Another concern is the ethical implications arising from the application of AI algorithms. In this study, the researchers verified that the data provided by the company was collected via a process that complied with current regulations (for more details see Sáez-Ortuño et al., 2023b). However, as Tsamados et al. (2021) point out, AI algorithms are not ethically neutral, as they depend on the sources consulted, the data collected, the statistical analyses applied and the interpretation of their results. One of these ethical dangers is mechanistic objectivity, which can lead researchers to assert inconclusive evidence or misconceptions, sometimes even against their own experienced assessments (Buhmann et al. 2019). This danger of misinterpretation is often exacerbated when the researcher applies algorithms without understanding how they generate their results (Tsamados et al., 2021). Thus, in the classification algorithms used in this study, including those using causal regression models, in some cases it was found that the available data are not sufficient to produce an accurate diagnosis and therefore to advise the decision-maker on the correct action (Olhede & Wolfe, 2018). Moreover, there is an ethical risk of profiling consumers by discriminating against gender, racial and other minorities due to structural inequalities in the databases that are collected and fed to algorithms, which simply replicate the structure of the data provided and are rarely corrected. More data alone does not lead to greater representativeness (Tsamados et al., 2021). Everyone is unique and a more in-depth understanding of their needs and preferences is necessary before marketing decisions can be made (Lloyd, 1982).

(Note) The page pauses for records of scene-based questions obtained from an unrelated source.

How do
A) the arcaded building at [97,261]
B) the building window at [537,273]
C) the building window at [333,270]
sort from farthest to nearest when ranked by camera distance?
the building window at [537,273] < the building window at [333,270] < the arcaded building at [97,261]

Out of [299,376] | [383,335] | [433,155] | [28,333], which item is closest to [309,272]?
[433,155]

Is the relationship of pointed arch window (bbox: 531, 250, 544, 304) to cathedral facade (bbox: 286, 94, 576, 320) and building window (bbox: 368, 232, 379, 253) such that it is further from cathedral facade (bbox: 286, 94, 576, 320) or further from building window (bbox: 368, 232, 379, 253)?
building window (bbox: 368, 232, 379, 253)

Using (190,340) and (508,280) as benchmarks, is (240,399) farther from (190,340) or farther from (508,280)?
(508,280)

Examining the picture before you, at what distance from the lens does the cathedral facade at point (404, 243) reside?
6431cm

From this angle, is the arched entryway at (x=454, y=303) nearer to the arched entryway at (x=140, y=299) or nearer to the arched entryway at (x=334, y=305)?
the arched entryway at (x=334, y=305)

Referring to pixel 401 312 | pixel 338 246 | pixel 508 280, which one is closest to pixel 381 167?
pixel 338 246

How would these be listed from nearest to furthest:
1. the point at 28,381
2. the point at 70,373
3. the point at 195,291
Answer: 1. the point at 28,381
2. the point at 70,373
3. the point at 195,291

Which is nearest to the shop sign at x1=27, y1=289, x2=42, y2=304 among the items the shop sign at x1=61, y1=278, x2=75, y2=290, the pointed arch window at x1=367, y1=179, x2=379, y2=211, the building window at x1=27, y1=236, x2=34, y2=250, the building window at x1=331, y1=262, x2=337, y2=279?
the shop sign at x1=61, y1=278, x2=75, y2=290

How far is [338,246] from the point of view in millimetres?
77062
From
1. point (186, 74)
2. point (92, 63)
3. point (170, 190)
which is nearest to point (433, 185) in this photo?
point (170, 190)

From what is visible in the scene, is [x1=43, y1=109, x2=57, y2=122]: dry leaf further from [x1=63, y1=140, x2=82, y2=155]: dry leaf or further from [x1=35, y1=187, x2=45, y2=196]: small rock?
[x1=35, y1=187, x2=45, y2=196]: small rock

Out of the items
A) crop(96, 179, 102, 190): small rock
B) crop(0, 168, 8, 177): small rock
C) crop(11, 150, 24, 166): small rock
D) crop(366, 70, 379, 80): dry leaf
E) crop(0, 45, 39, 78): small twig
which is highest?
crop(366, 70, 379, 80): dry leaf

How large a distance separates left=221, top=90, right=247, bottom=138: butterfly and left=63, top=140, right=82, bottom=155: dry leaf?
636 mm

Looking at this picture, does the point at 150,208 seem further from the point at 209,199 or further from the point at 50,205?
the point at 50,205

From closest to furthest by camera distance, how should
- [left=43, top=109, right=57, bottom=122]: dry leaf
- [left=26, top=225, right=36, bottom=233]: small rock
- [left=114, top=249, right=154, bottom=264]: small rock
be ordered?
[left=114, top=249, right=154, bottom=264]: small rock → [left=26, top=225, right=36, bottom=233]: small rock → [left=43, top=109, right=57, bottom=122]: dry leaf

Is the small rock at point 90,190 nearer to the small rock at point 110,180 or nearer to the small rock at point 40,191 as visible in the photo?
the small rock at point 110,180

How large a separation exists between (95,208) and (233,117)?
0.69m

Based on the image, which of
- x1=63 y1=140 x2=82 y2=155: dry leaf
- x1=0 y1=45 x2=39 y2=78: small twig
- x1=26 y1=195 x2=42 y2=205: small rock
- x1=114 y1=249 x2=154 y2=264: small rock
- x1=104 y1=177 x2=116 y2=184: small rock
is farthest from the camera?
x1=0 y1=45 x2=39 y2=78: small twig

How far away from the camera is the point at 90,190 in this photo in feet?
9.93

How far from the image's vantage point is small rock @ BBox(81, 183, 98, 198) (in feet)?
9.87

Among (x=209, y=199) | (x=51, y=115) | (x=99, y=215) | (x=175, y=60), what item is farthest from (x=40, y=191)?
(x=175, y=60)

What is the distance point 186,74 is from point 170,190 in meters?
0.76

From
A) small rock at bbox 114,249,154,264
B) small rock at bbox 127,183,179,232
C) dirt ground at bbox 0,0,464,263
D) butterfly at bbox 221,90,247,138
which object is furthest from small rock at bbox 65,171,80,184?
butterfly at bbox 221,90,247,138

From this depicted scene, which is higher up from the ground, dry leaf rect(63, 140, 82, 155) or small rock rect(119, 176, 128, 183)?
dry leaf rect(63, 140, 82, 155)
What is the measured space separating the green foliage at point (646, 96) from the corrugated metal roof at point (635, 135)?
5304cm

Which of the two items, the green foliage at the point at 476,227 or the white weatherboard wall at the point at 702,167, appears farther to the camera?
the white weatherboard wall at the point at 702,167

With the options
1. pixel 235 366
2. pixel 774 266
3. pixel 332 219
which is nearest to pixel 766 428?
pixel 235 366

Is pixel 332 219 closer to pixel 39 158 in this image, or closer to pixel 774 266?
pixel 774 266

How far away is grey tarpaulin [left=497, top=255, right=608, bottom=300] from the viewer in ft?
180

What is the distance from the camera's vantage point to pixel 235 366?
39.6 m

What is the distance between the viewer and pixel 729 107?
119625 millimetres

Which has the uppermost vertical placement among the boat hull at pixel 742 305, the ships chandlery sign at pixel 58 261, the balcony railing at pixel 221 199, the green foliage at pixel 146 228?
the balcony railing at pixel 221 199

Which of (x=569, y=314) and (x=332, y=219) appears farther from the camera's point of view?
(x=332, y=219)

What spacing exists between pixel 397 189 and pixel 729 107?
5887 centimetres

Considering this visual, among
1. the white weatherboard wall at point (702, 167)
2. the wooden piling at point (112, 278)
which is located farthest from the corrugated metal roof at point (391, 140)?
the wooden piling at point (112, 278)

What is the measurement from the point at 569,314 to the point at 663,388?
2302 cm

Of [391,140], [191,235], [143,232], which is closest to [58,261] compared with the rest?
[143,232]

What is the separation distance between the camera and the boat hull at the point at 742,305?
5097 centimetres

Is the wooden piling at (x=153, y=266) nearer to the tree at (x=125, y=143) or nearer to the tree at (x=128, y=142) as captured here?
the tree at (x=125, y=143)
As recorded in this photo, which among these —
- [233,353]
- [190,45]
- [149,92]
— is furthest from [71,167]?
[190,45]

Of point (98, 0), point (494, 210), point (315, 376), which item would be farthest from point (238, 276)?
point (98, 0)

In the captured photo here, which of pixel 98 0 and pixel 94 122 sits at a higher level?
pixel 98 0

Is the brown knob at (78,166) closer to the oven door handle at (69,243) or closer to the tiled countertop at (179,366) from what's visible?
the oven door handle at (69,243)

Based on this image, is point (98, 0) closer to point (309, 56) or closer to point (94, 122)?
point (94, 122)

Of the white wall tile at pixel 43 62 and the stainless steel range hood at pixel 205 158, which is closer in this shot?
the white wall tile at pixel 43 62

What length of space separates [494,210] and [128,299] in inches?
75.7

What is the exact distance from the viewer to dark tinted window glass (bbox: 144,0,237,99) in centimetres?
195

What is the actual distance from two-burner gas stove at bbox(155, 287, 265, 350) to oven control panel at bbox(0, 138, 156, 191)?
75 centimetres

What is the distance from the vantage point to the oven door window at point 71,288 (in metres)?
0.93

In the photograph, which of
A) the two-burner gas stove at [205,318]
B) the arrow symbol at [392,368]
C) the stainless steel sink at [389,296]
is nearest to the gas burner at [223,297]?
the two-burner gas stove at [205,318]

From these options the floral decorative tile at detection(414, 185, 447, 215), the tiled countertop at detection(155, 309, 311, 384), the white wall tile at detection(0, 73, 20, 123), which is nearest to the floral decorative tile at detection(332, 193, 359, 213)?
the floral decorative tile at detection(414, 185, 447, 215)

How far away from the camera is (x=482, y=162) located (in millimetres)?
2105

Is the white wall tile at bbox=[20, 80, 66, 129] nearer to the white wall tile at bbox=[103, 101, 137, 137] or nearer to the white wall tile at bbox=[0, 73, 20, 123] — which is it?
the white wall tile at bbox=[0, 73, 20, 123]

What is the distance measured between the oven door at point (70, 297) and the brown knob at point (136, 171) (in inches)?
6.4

The results of this research lie halfway between market research and computer science studies. While the former aims to help entrepreneurs or managers with their decision making, the latter are much more interested in technical accuracy, so the same interests are not always shared (Hartmann et al., 2019). However, this study points out in its comparison between the older unsupervised algorithm and the modern supervised algorithm that the clusters resulting from the latter are more suitable for marketing interests than the former. Hence, there is a commonality of goals. But this is not necessarily always the case, so comparisons must continue to be made with new algorithms, because the degrees of accuracy achieved are not yet entirely satisfactory.